Retroactive Airdrop Excludes Proxy Contract Users (e.g. Dharma, Matcha, etc.)

Wow, OK — this discussion is spiraling in a variety of directions.

Let me try to focus things here:

In contradiction to what I said above, though, I have heard several anecdotes in private discussions indicating that expanding the UNI distribution to the “maximally inclusive / non-discretionary” options I listed above may abusively advantage arbitrageurs. Allegedly, an oft-used infrastructural setup for such users is to have a single proxy contract with a large number of (circa 1000s) EOAs attached, and, unfortunately, the clever design suggested previously by @AgentSmith could succumb to this if it purely lived at the protocol layer.

This isn’t to say that the initial allocation was maximally sybil-resistant or “fair” – but, in a sense, we’re better-positioned to not repeat or exacerbate drawbacks in a “programmatically-objective” distribution strategy now that we have governance.

My revised proposal then would be as follows — establish clear “inclusion criteria” for wallets, interfaces, and aggregators whose users have been excluded from the distribution, collect a list of addresses from said wallets, and then use that list to create the initial merkle root for the allocation.

The goal here will be to keep the allocation minimally surgical.

In more detail:

Inclusion Criteria

We define “projects” as being any entity whose users were excluded from the retroactive UNI allocation due to the proxy contract issue identified above.

In order to be eligible for inclusion in this distribution, a “project” must meet the following criteria:

  • Prior to September 1st, they exposed a publicly-available user interface either on web or in an integrated mobile application that allowed users to make trades on Uniswap in some capacity. We include DEX aggregators in this definition — UNI holders ultimately get their paycheck from market takers, not makers. Aggregators are fundamentally in the interest of Uniswap’s success.

  • It must be clearly verifiable that said interface / application was available to users prior to September 1st (e.g. if this is not immediately obvious that this is the case, the burden of proof is on the project for demonstrating, for instance, that an interface can be loaded on Wayback Machine, etc.)

  • It must be clearly verifiable that said interface / application at the time hooked into a proxy contract calling into Uniswap. Again — if this is not immediately obvious or verifiable, the burden of proof is on the project to demonstrate this.

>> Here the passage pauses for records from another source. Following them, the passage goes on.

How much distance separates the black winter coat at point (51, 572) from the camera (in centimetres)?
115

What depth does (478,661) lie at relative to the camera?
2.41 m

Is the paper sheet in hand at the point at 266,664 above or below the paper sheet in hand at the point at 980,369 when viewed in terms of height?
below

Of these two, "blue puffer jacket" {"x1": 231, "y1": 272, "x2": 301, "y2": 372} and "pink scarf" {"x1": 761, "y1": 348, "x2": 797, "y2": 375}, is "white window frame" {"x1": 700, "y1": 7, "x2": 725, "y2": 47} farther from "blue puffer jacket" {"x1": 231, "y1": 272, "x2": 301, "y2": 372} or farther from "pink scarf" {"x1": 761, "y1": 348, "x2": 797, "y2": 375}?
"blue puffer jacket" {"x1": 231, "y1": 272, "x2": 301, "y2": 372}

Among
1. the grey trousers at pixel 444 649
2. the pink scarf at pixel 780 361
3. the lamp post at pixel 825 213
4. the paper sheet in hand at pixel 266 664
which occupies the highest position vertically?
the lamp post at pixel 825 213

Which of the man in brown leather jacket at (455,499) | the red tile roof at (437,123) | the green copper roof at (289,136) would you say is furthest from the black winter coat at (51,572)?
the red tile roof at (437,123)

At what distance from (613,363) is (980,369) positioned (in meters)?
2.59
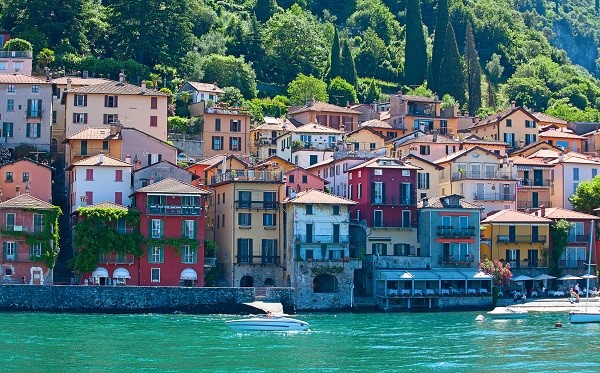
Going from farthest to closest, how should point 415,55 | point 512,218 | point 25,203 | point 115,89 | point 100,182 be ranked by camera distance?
point 415,55
point 115,89
point 512,218
point 100,182
point 25,203

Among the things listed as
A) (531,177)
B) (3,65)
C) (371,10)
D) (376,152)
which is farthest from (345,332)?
(371,10)

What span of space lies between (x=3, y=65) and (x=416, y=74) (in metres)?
56.7

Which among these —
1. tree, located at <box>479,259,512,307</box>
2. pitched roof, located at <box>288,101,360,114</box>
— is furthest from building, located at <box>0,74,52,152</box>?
tree, located at <box>479,259,512,307</box>

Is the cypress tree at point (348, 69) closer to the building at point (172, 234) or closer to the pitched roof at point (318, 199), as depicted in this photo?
the pitched roof at point (318, 199)

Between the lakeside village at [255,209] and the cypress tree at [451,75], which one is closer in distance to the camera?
the lakeside village at [255,209]

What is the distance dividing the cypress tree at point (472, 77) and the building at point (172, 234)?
206ft

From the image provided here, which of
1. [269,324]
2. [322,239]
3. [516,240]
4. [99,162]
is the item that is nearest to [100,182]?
[99,162]

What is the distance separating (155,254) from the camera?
293 ft

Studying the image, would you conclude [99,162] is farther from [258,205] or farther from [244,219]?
[258,205]

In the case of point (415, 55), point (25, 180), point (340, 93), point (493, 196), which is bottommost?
point (493, 196)

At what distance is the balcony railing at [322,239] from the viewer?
9044cm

  • Finally, the project should provide a list of addresses of affected users. It must be clearly verifiable that those addresses are associated with the proxy contract system previously identified to be associated with the project. Once again, if this is not immediately obvious, the burden of proof lays with the project.

All provided addresses will be verified against historical Uniswap v1 and v2 calls to exclude any addresses that were not in the call-chain of a Uniswap transaction (successful or failed). Open-source code to verify that this is indeed the case will be published for independent review. All addresses will be verified for not having been in the initial retroactive UNI allocation.

Discussion Period

We set aside the following 24 hours for discussion & debate of the above criteria. Once the 24 hours elapse, we move into the Application Period

Application Period

A thread will be posted in the governance forum where projects will be asked to submit short, public applications on behalf of their users. This will be a handful of questions we will post into a template in the thread’s OP. We will reserve 48 hours for submission and inline discussion / debate.

Submission

Once a set of projects is decided upon, said projects will be asked to submit a list of affected user addresses in a public thread.

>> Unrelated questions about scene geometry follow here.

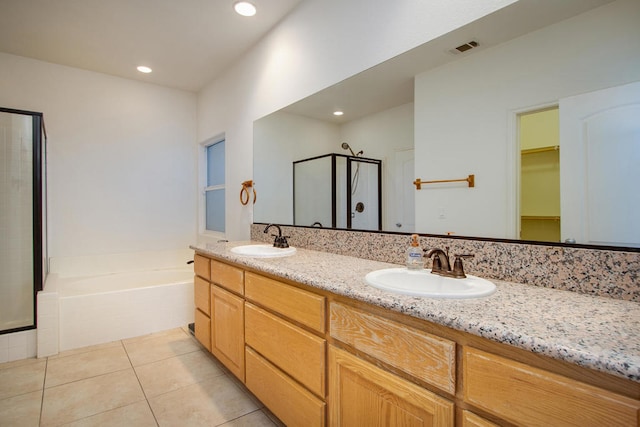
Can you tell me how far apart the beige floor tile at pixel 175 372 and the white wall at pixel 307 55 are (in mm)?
1107

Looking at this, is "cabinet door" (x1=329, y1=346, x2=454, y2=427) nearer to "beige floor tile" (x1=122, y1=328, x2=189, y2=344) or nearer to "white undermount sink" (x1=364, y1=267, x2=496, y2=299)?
"white undermount sink" (x1=364, y1=267, x2=496, y2=299)

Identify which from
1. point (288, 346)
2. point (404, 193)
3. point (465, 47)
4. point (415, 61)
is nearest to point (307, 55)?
point (415, 61)

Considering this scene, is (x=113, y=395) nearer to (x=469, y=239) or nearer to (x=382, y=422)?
(x=382, y=422)

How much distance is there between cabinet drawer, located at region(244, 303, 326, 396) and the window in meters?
2.12

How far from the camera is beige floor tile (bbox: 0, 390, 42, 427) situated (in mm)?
1646

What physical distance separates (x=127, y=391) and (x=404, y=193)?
2028mm

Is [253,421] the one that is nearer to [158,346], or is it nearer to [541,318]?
[158,346]

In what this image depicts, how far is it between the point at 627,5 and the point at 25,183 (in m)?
3.65

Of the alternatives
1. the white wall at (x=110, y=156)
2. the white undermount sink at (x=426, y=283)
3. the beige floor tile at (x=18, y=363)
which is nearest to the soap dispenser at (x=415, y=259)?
the white undermount sink at (x=426, y=283)

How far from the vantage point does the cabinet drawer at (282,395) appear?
128cm

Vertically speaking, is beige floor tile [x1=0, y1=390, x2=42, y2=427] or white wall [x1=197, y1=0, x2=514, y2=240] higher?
white wall [x1=197, y1=0, x2=514, y2=240]

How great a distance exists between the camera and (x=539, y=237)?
1142 millimetres

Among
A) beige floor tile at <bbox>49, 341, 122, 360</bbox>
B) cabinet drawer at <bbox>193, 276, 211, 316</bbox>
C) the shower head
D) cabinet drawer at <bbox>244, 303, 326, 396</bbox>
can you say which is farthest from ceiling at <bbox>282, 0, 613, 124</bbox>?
beige floor tile at <bbox>49, 341, 122, 360</bbox>

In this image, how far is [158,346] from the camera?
8.54ft
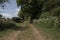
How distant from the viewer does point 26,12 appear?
60.8m

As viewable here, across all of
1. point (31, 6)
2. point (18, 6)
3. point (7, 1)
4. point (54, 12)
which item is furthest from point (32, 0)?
point (7, 1)

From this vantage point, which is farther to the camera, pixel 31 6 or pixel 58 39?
pixel 31 6

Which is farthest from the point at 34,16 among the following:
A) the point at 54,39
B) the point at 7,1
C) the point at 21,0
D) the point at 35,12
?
the point at 54,39

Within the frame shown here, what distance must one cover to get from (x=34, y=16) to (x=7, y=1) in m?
29.9

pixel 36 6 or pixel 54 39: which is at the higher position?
pixel 54 39

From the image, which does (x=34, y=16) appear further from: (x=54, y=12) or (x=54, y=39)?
(x=54, y=39)

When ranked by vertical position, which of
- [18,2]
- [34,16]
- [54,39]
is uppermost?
[54,39]

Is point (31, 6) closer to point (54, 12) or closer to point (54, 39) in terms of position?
point (54, 12)

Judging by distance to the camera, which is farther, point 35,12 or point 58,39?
point 35,12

Those addresses will be verified against the aforementioned criteria using publicly available code we will publish.

We will then compile a merkle root for the distribution, deploy a merkle drop contract referencing that root, and will initiate a governance proposal to grant approval to said contract, with triggering scheduled for October 17th, 2020.

To correct some misconceptions that appear to be circulating above — this allocation will be no more dilutive than the normal state of affairs; it will come out of the community treasury in which UNI is continuously vesting. Moreover, our intention is to be as surgical as possible — our hope is to limit the expanded allocation to the single-digit thousands. We are open to employing a methodology akin to the one previously suggested by @AgentSmith (i.e. users must claim their distribution on-chain prior to October 17th, so only a strictly claim'd amount is transferred to the merkle drop contracgt), though the end-result numbers may militate towards this approach being overkill.